* _Instructions for the task_:
Quote exactly, and only, the lines from the one with "From what is" through the end of the listing.

______________________________

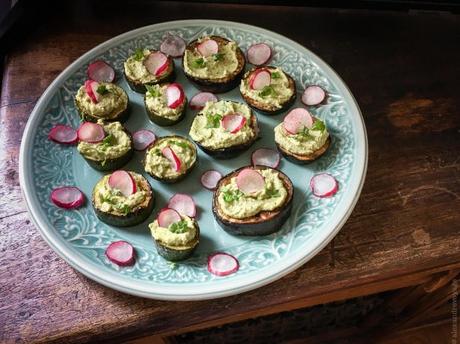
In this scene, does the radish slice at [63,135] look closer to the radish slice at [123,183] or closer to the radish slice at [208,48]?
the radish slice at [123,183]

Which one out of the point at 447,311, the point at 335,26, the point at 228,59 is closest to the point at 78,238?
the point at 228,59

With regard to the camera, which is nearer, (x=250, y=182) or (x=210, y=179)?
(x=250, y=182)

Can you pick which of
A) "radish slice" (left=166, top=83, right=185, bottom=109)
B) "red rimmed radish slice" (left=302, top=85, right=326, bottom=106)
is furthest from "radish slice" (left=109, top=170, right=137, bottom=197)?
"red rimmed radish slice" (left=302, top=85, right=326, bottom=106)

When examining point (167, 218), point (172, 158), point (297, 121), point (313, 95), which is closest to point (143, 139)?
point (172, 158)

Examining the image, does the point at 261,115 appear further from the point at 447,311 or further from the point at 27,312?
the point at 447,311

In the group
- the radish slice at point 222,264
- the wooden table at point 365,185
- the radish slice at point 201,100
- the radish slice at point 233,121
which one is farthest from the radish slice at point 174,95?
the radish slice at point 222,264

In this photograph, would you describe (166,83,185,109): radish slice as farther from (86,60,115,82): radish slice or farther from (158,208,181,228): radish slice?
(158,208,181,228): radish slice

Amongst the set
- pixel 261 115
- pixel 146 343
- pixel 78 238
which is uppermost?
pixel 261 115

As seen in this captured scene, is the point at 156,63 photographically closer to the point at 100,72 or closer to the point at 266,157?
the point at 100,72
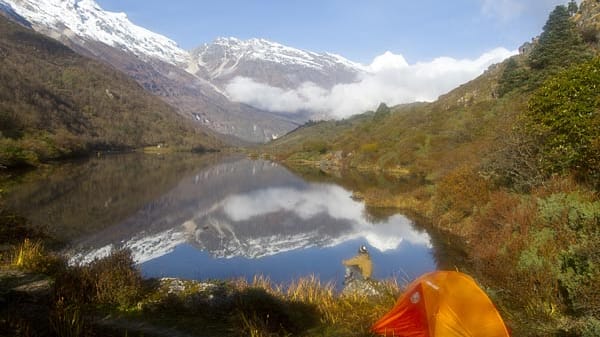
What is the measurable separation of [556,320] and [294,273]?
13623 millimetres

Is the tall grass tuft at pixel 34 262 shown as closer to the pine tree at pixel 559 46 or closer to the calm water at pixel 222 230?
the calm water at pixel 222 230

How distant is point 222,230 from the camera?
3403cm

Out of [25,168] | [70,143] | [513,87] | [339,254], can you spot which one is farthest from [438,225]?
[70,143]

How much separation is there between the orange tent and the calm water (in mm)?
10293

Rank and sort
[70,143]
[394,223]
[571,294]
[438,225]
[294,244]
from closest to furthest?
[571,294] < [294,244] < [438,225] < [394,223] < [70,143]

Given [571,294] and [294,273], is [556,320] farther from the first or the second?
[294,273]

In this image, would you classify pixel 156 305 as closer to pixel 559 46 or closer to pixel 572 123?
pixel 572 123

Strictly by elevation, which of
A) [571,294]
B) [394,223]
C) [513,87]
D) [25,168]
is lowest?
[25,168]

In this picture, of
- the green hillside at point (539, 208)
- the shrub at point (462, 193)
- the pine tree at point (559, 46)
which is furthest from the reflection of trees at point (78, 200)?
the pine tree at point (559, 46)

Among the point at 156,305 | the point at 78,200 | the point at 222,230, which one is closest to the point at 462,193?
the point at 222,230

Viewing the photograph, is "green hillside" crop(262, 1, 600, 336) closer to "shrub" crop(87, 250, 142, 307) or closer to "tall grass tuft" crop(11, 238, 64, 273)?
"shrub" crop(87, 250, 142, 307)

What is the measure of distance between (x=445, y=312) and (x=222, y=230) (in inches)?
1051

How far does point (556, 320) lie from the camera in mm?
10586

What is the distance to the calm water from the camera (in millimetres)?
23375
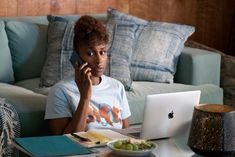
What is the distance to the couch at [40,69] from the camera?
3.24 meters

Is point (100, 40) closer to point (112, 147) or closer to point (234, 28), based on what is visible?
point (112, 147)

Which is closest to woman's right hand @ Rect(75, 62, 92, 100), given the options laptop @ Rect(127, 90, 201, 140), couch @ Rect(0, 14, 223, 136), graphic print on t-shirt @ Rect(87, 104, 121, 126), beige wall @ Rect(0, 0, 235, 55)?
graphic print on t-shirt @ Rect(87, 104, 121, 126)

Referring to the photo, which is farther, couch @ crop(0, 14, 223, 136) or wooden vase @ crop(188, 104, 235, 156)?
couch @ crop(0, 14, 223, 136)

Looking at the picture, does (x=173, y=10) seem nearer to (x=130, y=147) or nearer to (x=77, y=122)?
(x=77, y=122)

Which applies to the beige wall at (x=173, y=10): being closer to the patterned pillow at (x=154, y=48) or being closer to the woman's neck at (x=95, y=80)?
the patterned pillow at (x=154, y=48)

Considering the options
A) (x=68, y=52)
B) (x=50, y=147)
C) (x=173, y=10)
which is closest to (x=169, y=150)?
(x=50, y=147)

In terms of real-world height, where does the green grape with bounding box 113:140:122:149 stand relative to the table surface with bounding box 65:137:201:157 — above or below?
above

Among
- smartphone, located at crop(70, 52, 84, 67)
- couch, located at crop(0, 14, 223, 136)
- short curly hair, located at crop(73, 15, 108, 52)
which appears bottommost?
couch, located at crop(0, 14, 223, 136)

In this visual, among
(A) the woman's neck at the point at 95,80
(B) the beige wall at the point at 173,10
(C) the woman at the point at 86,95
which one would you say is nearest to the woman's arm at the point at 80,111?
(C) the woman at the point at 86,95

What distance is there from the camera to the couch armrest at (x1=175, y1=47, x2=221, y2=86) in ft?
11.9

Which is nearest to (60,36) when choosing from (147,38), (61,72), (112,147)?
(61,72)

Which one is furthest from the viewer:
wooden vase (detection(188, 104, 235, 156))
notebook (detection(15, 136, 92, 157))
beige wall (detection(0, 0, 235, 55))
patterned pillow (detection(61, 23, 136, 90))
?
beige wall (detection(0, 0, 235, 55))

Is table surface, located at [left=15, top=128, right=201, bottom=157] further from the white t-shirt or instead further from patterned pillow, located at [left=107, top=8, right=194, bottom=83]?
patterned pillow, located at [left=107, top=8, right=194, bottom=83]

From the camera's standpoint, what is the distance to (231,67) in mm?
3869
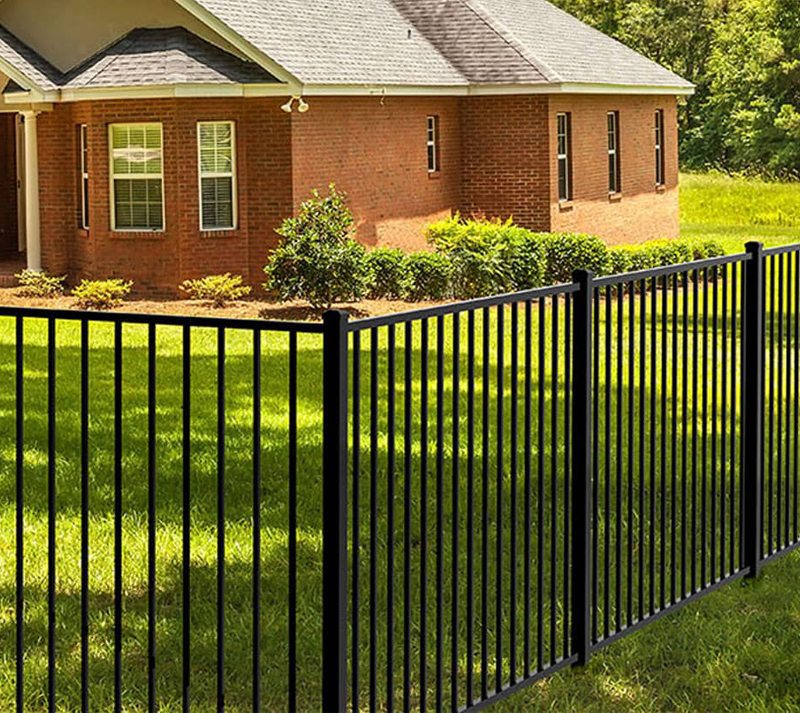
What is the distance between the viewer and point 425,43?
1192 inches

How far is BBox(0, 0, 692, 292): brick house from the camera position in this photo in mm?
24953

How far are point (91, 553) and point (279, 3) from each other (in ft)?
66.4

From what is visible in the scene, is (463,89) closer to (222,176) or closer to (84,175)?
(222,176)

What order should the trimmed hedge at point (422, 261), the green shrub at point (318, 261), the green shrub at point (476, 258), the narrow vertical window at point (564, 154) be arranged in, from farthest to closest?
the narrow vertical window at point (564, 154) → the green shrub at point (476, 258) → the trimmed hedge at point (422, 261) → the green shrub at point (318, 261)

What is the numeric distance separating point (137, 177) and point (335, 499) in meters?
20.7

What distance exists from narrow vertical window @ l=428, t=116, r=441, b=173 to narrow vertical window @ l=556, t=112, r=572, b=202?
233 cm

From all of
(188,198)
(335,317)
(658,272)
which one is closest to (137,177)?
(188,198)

______________________________

* _Response to the exercise_:
From what is visible in the scene, is (463,89) closer to (222,176) or closer to (84,175)?
(222,176)

What order should the trimmed hedge at point (422, 261), the green shrub at point (318, 261), the green shrub at point (476, 258), the narrow vertical window at point (564, 154) be arranged in, from farthest to closest?
the narrow vertical window at point (564, 154) → the green shrub at point (476, 258) → the trimmed hedge at point (422, 261) → the green shrub at point (318, 261)

What is the numeric distance separating point (137, 177) and point (335, 499) in meters?
20.7

What distance exists from narrow vertical window @ l=428, t=116, r=441, b=173 to narrow vertical window @ l=556, t=112, r=572, b=202?
233 cm

From all of
(188,198)
(335,317)
(658,272)
which one is closest to (137,177)?
(188,198)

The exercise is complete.